Zwei neue Datenbanken lizenziert: Church Missionary Society Archive und Missionary Studies
Ab sofort haben Sie Zugang zu zwei neuen Datenbanken von Adam Matthew: Church Missionary Society Archive und Missionary Studies. Bei beiden handelt es sich um Volltextdatenbanken, bei denen der Blick auf die gescannten Archivalien möglich ist.
Das Church Missionary Society Archive ist ein umfassendes Archiv zur Geschichte und den Aktivitäten der gleichnamigen Society, einer 1799 gegründeten anglikanisch-evangelikalen Missionsgesellschaft, die bis heute tätig ist. Die Sammlung ist eine zentrale Forschungsressource für die Missionswissenschaft und die Globalgeschichte. Sie umfasst nicht nur die zentralen Verwaltungsunterlagen der CMS, sondern auch die Archive zahlreicher Missionsgesellschaften, die später mit ihr verbunden oder in sie eingegliedert wurden.
Zu den wichtigsten Beständen zählen die zentralen Verwaltungsakten der CMS sowie die Nachlässe bedeutender Persönlichkeiten, die Unterlagen der Loochoo Naval Mission (1843–1864), der ersten dokumentierten anglikanischen und protestantischen Mission in Japan, das Archiv der Society for Promoting Female Education in China, India and the East sowie die Bestände der Church of England Zenana Missionary Society. Insgesamt stellen diese Materialien eine bedeutende Quelle für die Erforschung der globalen Geschichte protestantischer Missionen, insbesondere in Asien, sowie der von ihnen geschaffenen transnationalen religiösen, kulturellen und sozialen Netzwerke dar.
Die Datenbank Missionary Studies vereint Primärquellen zur Dokumentation missionarischer, schulischer, medizinischer und evangelistischer Arbeit sowie zu politischen Konflikten und der Entstehung einheimischer Kirchen. Mit umfangreichen Beständen zu Afrika, Asien, dem Pazifikraum und den Amerikas unterstützt sie die Forschung in den Bereichen Missionswissenschaft, Kolonialgeschichte, Ethnologie und verwandten Disziplinen. Zu den herausragenden Beständen zählen die Unterlagen des methodistischen Missionars und Ethnografen George Brown (1835–1917) sowie umfangreiche Archive von Missionarinnen und Frauenmissionsgesellschaften.

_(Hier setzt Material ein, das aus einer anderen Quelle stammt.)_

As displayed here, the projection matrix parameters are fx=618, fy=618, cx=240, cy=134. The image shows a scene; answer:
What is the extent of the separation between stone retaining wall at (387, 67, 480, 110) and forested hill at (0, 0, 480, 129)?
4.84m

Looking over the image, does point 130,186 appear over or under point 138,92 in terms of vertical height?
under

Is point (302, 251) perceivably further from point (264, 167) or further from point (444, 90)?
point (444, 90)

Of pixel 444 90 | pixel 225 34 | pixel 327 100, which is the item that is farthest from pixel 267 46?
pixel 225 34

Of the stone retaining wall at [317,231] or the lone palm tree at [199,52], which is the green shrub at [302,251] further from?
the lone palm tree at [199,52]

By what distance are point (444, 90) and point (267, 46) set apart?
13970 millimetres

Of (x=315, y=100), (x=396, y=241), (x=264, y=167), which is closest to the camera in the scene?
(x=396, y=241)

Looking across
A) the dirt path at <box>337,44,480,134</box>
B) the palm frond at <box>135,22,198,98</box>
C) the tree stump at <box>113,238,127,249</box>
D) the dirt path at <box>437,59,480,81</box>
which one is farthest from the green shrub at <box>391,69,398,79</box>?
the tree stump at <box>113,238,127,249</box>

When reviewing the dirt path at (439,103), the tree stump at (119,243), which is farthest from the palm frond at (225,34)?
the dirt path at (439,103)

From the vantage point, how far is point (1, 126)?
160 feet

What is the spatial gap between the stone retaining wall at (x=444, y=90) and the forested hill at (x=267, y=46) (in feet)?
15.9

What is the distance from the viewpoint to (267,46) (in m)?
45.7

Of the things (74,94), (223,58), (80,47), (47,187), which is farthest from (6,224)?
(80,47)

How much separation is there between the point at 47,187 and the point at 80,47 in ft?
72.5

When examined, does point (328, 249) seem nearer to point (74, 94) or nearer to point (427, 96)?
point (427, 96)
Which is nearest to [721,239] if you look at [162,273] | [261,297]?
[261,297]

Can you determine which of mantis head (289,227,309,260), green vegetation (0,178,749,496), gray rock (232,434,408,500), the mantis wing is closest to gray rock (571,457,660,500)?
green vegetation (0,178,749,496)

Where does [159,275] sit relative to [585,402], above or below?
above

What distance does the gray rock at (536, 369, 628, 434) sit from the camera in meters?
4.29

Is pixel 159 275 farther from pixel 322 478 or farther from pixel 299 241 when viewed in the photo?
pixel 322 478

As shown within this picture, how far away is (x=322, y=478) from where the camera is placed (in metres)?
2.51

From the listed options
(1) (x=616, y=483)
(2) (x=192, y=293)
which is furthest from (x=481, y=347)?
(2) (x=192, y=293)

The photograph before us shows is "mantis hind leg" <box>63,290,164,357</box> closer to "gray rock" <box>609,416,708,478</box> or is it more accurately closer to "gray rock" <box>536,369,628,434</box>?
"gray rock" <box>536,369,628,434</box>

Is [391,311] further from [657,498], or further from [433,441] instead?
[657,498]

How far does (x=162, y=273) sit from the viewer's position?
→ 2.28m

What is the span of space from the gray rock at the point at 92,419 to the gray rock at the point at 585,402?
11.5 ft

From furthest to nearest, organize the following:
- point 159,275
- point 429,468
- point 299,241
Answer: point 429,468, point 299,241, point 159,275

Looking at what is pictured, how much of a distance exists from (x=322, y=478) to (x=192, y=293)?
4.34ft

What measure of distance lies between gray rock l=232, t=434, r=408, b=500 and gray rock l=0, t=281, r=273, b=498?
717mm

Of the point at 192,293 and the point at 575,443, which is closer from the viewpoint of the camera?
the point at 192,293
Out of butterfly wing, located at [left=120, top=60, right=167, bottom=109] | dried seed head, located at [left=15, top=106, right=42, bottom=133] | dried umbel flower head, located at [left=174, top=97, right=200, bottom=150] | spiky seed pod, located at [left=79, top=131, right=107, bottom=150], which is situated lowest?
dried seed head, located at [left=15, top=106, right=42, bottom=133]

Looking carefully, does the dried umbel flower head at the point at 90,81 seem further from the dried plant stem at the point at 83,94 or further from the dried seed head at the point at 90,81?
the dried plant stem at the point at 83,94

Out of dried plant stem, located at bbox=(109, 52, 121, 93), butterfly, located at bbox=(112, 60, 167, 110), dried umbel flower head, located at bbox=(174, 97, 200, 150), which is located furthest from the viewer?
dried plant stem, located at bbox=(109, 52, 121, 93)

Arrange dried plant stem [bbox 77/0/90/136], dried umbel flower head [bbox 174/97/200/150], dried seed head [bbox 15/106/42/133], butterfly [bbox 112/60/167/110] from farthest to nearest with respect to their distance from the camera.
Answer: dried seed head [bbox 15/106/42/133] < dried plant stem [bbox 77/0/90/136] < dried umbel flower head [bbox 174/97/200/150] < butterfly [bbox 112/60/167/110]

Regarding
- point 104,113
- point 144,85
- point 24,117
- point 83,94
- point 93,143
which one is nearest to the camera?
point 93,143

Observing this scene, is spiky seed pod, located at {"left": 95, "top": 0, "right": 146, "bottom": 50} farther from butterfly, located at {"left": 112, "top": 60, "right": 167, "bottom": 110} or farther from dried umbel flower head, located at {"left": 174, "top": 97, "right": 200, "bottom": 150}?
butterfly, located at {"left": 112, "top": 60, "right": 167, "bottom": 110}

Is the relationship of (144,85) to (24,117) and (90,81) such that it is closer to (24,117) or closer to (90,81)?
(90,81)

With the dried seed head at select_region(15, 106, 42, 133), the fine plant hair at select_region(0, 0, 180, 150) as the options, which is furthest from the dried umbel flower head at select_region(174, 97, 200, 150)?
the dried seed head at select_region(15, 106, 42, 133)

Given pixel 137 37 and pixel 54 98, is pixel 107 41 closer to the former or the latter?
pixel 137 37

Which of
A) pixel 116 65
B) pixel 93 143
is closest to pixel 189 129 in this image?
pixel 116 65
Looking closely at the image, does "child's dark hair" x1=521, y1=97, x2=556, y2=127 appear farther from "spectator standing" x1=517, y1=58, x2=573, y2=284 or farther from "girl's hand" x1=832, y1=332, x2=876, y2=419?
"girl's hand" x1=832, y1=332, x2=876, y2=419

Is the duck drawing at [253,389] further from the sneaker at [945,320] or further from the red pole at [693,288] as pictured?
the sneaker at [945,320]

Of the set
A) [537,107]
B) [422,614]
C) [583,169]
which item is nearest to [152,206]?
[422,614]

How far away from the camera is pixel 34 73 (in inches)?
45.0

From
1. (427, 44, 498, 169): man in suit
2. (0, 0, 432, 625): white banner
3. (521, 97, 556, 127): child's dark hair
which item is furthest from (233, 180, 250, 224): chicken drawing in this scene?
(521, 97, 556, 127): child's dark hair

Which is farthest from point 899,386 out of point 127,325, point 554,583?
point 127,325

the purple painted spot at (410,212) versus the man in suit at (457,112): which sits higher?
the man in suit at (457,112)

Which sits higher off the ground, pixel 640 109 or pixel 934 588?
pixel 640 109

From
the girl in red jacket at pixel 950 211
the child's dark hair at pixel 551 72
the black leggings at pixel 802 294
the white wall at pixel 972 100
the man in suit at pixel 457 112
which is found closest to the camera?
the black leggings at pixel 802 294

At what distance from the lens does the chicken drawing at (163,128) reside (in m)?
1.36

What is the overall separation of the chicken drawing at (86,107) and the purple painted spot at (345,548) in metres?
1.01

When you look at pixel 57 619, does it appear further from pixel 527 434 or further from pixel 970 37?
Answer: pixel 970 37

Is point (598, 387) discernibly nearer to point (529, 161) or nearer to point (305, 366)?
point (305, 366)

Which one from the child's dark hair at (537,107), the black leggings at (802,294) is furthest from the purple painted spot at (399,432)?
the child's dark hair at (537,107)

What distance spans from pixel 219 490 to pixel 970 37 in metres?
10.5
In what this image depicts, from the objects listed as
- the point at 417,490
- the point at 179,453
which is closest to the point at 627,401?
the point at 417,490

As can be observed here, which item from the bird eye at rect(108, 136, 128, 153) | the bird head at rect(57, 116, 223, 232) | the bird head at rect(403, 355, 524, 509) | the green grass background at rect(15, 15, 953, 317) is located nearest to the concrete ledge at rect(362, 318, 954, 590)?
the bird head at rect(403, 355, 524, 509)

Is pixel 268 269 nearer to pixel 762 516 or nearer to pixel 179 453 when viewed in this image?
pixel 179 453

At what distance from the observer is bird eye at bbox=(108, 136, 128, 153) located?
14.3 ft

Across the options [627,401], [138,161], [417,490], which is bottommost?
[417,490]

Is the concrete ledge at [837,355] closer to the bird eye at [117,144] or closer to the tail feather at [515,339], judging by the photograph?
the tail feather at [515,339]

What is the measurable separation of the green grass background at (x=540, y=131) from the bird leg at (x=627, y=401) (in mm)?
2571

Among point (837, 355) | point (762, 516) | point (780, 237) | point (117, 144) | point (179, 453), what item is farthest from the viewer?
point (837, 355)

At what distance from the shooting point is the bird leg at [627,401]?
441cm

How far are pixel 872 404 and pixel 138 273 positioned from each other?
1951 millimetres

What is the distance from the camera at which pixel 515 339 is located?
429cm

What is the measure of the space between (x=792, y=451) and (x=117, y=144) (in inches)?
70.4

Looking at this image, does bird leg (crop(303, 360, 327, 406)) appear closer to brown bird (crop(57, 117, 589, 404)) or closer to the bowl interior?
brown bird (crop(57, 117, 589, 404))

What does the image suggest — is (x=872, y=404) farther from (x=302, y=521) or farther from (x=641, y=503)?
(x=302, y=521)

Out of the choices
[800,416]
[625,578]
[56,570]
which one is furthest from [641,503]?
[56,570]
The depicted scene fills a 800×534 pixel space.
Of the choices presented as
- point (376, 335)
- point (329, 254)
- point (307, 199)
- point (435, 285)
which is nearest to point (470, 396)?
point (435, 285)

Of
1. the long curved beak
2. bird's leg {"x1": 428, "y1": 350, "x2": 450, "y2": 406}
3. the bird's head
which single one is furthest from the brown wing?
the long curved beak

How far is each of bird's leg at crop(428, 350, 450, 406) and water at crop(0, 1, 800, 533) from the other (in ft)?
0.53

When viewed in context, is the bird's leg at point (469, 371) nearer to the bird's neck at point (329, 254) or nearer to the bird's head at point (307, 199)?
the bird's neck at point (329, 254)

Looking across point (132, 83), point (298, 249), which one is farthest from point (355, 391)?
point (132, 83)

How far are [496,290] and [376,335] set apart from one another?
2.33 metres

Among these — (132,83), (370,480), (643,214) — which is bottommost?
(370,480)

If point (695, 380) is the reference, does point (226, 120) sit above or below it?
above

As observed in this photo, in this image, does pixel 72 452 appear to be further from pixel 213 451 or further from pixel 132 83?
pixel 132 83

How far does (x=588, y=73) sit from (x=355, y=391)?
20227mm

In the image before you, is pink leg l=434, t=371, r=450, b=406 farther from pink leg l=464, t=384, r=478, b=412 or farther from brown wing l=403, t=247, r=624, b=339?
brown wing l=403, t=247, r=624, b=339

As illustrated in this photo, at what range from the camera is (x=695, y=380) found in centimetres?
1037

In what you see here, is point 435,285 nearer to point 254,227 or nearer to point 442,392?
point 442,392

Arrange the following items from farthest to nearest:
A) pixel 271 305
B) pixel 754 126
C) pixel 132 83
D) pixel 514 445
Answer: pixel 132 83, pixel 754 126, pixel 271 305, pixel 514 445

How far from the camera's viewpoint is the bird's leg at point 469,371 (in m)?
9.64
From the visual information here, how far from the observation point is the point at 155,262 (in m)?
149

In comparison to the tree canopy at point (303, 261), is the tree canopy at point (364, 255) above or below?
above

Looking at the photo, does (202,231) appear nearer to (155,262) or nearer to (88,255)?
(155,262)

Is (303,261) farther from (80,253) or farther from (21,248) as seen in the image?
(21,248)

Bei beiden Datenbanken handelt es sich um Nationallizenzen, der deutschlandweite Zugriff wird durch die Förderung der Deutschen Forschungsgemeinschaft (DFG) im Rahmen der Fachinformationsdienste für die Wissenschaft (FID) ermöglicht. Verhandelt von der Ostasienabteilung der Staatsbibliothek zu Berlin und finanziell maßgeblich vom FID Asien (Staatsbibliothek zu Berlin), dem FID Religionswissenschaft (Universität Tübingen), dem FID Theologie (Universität Tübingen) und dem FID Sozial- und Kulturanthropologie (Humboldt Universität Berlin) getragen, werden sie von der Staatsbibliothek zu Berlin verwaltet.